Piss off. This just means they won't be able to rely on companies to control what people get to say.

load more comments (2 replies)
[–] Armand1@lemmy.world 56 points 1 week ago (2 children)

More proof that the current "Labour" government is in the pockets of rich companies and not on the side of consumers.

[–] Mondez@lemdro.id 11 points 1 week ago (1 children)

If only that wasn't true if the other big parties as well.

[–] WhatAmLemmy@lemmy.world 6 points 1 week ago (1 children)

Member when "no taxation without representation" was a thing people believed in?

Us Americans fought a war over that nonsense, and it's looking like we might need to again.

Common UK, figure it out.

load more comments (1 replies)
[–] tabular@lemmy.world 28 points 1 week ago

Losing a monopoly on specific game servers certainly can have a commercial risk. Are you entitled to that at all, let alone when you stop hosting them?

Legal risk of what? Others will have that responsibility, unless you've done something you don't want others to see?

Safety - Yes someone might have less moderation than you - that's up to the users to decide if it's okay.
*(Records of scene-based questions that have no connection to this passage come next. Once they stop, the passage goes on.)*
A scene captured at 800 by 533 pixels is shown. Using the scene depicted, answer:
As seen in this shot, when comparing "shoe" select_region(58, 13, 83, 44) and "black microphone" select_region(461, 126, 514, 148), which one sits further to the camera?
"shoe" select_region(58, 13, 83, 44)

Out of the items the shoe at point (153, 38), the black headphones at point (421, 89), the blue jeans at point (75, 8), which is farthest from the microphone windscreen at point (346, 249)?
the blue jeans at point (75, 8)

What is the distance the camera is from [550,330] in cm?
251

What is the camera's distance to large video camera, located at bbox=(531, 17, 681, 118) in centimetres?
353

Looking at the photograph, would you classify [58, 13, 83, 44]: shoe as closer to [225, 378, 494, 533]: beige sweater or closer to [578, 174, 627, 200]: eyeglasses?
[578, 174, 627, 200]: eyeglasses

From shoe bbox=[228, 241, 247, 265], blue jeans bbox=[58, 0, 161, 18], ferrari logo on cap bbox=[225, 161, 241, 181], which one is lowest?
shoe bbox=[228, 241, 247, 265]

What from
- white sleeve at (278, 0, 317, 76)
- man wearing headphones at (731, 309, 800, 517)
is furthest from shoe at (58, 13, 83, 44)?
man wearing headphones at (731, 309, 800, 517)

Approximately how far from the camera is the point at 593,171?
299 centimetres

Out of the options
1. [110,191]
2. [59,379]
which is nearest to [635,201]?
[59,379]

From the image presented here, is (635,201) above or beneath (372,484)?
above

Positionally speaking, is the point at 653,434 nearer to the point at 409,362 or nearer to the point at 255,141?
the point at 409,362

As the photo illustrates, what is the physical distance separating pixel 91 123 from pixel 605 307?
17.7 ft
We still have the right to change our car's break pad - the thing that stops a large mass moving fast from hitting children.

[–] No1@aussie.zone 17 points 1 week ago (3 children)

Vindication for bored ape NFT owners everywhere

[–] Eheran@lemmy.world 6 points 1 week ago (1 children)
[–] YiddishMcSquidish@lemmy.today 8 points 1 week ago

You see...a few years ago anyone with two pennies to rub together but not as many braincells went fucking bananas for these ai images of cartoon monkeys. Some people got really possessive and started claiming that they owned the usage rights and were threatening people taking screenshots with legal action.

load more comments (2 replies)
[–] mjr@infosec.pub 9 points 1 week ago (1 children)

Digital ownership? Games producers want to own players' fingers now? I guess that's slightly better than cutting their ears off.

[–] Klear@quokk.au 3 points 1 week ago

I don't dig it. I don't dig it at all.

[–] Lyra_Lycan@lemmy.blahaj.zone 8 points 1 week ago* (last edited 1 week ago) (1 children)

You know, I have purchased around 200 games. I have no idea how many of those can be mine because they're linked to a store, maintained (usually) by a corporation hellbent on optimised profits, subject to mandatory updates so I have no choice but to play the way they want me to, and I don't have the space to store them all. I don't feel like any of them are really owned by me (and I know this is true but I reject that notion), not until they're transferred to an offline machine.

[–] FreedomAdvocate@lemmy.net.au 5 points 1 week ago (3 children)

They're not owned by you. You own a license to use them. Some stores, like GOG, give you a less restrictive license, but it's still a license.

[–] pupbiru@aussie.zone 2 points 6 days ago* (last edited 6 days ago) (1 children)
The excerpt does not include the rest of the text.